[Entries drawn from a dataset]
------------------------------
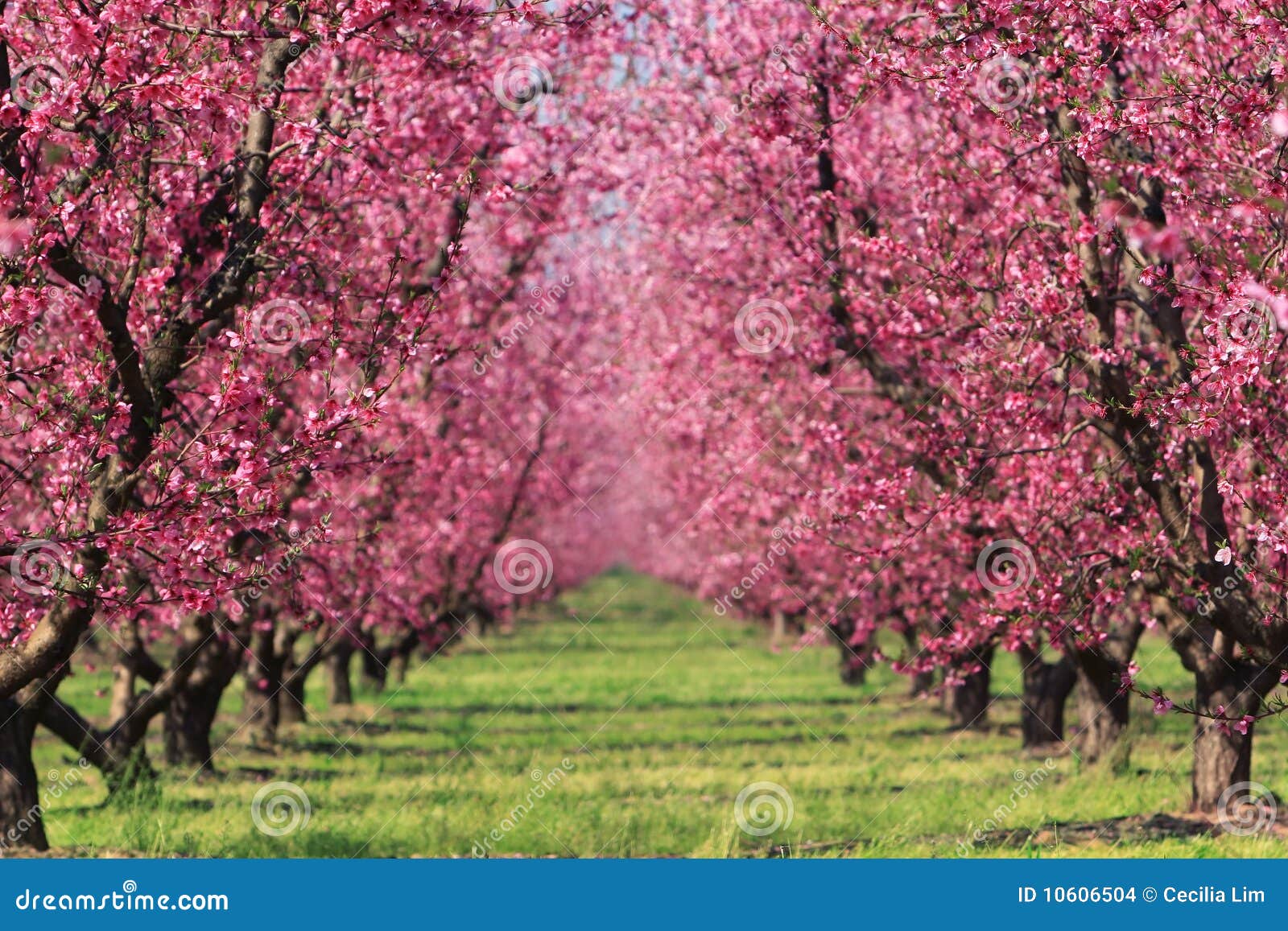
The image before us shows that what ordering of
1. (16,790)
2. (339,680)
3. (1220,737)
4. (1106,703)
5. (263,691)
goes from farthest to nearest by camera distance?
------------------------------
- Set exercise
Express the lines above as a JSON list of strings, one string per line, with blank lines and the picture left out.

- Output of the task
[
  "The image before us shows that what ordering of",
  "1. (16,790)",
  "2. (339,680)",
  "3. (1220,737)",
  "4. (1106,703)",
  "5. (263,691)",
  "goes from farthest to nearest by camera distance?"
]